(RECORD LIST)
# # # # # # #

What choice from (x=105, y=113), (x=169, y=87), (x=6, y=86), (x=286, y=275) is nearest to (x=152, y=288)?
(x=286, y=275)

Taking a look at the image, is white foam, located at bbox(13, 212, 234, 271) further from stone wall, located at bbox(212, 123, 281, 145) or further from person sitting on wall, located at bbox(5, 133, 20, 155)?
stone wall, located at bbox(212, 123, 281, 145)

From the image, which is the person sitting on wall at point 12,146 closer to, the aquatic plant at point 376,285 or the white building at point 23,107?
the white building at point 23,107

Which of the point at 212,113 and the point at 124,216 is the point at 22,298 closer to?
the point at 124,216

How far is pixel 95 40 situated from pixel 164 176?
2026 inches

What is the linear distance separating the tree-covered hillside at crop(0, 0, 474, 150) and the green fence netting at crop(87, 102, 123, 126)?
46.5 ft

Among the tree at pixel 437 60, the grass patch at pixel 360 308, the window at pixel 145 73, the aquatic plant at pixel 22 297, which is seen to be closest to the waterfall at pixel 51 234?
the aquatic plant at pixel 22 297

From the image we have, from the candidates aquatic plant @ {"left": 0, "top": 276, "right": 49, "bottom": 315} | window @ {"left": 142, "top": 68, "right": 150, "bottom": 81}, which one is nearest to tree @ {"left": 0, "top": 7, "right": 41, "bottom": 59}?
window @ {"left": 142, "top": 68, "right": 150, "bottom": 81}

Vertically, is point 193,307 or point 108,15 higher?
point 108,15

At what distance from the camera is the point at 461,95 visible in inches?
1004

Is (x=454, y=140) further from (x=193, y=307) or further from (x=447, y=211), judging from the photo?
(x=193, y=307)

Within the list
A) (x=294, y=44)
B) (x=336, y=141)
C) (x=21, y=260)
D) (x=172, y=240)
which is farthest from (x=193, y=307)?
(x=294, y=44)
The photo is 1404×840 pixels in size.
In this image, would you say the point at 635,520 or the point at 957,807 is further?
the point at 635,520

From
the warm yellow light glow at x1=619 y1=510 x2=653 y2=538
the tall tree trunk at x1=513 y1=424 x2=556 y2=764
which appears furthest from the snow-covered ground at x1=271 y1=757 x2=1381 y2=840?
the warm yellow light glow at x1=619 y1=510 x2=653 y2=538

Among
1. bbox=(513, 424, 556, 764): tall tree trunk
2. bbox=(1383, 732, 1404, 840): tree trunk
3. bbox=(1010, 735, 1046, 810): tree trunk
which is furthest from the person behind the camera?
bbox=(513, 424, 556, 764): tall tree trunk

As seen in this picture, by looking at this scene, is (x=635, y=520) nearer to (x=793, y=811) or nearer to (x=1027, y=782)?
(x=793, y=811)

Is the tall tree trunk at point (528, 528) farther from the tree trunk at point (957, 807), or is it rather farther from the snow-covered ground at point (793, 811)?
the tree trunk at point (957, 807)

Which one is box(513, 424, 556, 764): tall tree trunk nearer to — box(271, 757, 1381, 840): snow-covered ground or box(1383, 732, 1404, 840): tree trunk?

# # # # # # #

Reproduce the entire listing above, line for line, without altering a single character.

(TASK OUTPUT)
What choice from (x=105, y=113), (x=169, y=87), (x=6, y=86), (x=286, y=275) is nearest to (x=152, y=288)?
(x=286, y=275)

Taking a look at the image, is white foam, located at bbox(13, 212, 234, 271) further from stone wall, located at bbox(212, 123, 281, 145) or further from person sitting on wall, located at bbox(5, 133, 20, 155)?
stone wall, located at bbox(212, 123, 281, 145)

From the image, which is the person sitting on wall at point 12,146 closer to, the aquatic plant at point 376,285 or the white building at point 23,107?
the white building at point 23,107

Which of the point at 212,113 and the point at 124,216 is the point at 22,298 closer to?
the point at 124,216

How far is pixel 95 40 situated from pixel 164 176?
2026 inches

What is the linear distance separating the tree-covered hillside at crop(0, 0, 474, 150) and the green fence netting at crop(87, 102, 123, 126)?
46.5 ft

Among the tree at pixel 437 60, the grass patch at pixel 360 308, the window at pixel 145 73, the aquatic plant at pixel 22 297, which is seen to be closest to the waterfall at pixel 51 234?
the aquatic plant at pixel 22 297

From the image we have, from the candidates aquatic plant @ {"left": 0, "top": 276, "right": 49, "bottom": 315} | window @ {"left": 142, "top": 68, "right": 150, "bottom": 81}, which one is nearest to tree @ {"left": 0, "top": 7, "right": 41, "bottom": 59}?
window @ {"left": 142, "top": 68, "right": 150, "bottom": 81}

Vertically, is point 193,307 or point 108,15 higher?
point 108,15

At what distance from the camera is the point at 461,95 visible in inches?
1004

Is (x=454, y=140) further from (x=193, y=307) or further from (x=447, y=211), judging from the photo?
(x=193, y=307)

Within the list
A) (x=294, y=44)
B) (x=336, y=141)
C) (x=21, y=260)
D) (x=172, y=240)
which is farthest from (x=193, y=307)?
(x=294, y=44)
The photo is 1404×840 pixels in size.
In this image, would you say the point at 635,520 or the point at 957,807 is further?
the point at 635,520

From
the warm yellow light glow at x1=619 y1=510 x2=653 y2=538
the tall tree trunk at x1=513 y1=424 x2=556 y2=764
which appears furthest from the snow-covered ground at x1=271 y1=757 x2=1381 y2=840?
the warm yellow light glow at x1=619 y1=510 x2=653 y2=538

Among
1. bbox=(513, 424, 556, 764): tall tree trunk
2. bbox=(1383, 732, 1404, 840): tree trunk
3. bbox=(1010, 735, 1046, 810): tree trunk
which is furthest from the person behind the camera?
bbox=(513, 424, 556, 764): tall tree trunk

As seen in this picture, by looking at this scene, is (x=635, y=520) nearer to (x=793, y=811) or nearer to (x=1027, y=782)?
(x=793, y=811)

Is the tall tree trunk at point (528, 528) farther from the tree trunk at point (957, 807), or is it rather farther from the snow-covered ground at point (793, 811)?
the tree trunk at point (957, 807)

Which one is box(513, 424, 556, 764): tall tree trunk nearer to — box(271, 757, 1381, 840): snow-covered ground or box(1383, 732, 1404, 840): tree trunk?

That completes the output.